A MacArthur “genius” awardee says women and men deserve better options.
By Maddy Weinberg

When Polina Lishko received a call in September informing her that she had won a MacArthur Foundation “genius” award, she almost hung up. The physiologist had had so many grant applications turned down in recent years that several mentees had switched fields out of frustration. Now, she was being presented with $625,000 she hadn’t even applied for. “I initially, seriously, suspected it was a prank.” 

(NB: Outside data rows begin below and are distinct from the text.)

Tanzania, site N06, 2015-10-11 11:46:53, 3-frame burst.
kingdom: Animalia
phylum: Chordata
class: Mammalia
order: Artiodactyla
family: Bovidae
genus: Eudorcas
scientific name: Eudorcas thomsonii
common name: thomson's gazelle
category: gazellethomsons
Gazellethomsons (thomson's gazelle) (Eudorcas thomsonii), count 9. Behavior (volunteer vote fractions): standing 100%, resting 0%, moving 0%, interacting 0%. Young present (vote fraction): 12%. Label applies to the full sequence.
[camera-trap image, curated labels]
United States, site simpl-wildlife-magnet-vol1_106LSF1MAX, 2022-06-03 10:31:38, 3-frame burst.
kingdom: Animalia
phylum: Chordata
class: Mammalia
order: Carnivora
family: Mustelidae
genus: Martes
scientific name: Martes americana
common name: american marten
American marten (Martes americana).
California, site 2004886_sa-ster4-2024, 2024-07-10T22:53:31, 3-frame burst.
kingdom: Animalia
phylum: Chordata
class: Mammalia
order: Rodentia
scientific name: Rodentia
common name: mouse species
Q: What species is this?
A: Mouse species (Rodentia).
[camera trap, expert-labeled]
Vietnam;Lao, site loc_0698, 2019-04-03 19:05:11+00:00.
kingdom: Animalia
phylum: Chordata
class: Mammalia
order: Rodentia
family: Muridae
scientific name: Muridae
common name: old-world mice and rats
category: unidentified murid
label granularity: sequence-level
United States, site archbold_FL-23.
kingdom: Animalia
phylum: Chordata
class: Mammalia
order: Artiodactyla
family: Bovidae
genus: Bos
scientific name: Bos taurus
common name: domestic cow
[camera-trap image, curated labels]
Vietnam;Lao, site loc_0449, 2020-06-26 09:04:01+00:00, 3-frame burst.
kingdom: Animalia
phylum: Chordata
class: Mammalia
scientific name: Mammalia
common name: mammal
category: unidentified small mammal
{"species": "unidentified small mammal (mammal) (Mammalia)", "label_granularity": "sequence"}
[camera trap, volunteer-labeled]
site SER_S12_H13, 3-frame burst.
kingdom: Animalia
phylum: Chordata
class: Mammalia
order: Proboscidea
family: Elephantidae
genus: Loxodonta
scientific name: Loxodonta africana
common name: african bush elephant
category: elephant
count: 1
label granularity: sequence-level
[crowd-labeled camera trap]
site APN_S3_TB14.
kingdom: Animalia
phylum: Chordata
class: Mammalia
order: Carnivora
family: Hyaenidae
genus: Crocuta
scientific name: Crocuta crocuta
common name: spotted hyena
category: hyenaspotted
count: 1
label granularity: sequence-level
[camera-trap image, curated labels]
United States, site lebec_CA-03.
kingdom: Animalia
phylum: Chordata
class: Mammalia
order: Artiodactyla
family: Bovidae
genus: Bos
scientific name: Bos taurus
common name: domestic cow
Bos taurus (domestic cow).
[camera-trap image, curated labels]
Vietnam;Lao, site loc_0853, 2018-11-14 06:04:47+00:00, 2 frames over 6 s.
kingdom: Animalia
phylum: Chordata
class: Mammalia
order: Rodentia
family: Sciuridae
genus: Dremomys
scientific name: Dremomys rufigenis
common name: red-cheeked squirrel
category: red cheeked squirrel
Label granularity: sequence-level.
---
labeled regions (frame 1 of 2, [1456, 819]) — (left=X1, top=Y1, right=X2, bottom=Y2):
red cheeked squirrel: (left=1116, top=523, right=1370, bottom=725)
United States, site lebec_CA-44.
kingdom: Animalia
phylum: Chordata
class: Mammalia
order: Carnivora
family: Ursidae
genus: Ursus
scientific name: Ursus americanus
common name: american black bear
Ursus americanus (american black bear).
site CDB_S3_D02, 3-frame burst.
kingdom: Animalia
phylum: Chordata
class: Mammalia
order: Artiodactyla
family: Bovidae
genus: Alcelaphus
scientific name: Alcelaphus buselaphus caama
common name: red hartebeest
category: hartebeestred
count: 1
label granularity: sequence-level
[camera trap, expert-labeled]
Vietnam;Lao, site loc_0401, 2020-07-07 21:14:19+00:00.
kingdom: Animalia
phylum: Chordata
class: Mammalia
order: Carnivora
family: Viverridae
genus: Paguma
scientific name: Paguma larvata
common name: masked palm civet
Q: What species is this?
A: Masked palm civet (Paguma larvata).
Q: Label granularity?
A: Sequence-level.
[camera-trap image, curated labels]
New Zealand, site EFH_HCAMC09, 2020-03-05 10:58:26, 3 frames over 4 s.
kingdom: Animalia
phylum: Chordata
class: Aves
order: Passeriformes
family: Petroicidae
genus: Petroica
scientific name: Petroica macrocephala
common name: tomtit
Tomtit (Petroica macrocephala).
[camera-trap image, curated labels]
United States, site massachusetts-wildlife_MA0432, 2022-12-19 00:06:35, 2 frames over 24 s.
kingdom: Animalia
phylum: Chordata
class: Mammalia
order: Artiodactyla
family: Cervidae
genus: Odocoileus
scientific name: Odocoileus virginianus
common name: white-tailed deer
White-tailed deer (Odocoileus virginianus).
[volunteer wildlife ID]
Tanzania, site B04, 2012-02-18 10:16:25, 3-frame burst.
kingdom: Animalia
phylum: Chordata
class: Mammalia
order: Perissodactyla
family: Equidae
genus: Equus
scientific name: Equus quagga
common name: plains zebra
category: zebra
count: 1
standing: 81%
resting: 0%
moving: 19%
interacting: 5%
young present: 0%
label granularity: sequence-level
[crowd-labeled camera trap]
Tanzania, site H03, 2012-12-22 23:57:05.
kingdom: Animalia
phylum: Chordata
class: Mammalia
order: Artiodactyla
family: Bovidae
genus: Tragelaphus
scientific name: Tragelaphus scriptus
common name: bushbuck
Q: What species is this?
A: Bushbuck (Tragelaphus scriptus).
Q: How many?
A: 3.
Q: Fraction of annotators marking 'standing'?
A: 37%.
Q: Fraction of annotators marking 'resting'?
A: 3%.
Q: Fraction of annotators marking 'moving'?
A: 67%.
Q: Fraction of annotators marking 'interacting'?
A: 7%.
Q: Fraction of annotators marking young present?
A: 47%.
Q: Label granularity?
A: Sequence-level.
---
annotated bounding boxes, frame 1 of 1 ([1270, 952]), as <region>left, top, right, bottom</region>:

An associate professor of cell and developmental biology at Berkeley, Lishko will use the money to fund her research on ovarian and sperm cells. By uncovering the physiological mechanisms that allow sperm to fertilize eggs, she hopes to advance the development of new unisex contraceptive drugs to prevent unwanted pregnancies without using hormones, which can cause harmful side effects. “Women deserve better options,” says Lishko. “As well as men, who currently can only rely on either condoms or [vasectomies].” 

The MacArthur Fellowship is a boon to more than just the bottom line. “Psychologically, it is a huge boost—not only for me, but for the team, as well,” Lishko told Berkeley News. “It shows a recognition of the importance of the field of reproductive physiology.”

From the Winter 2020 issue of California.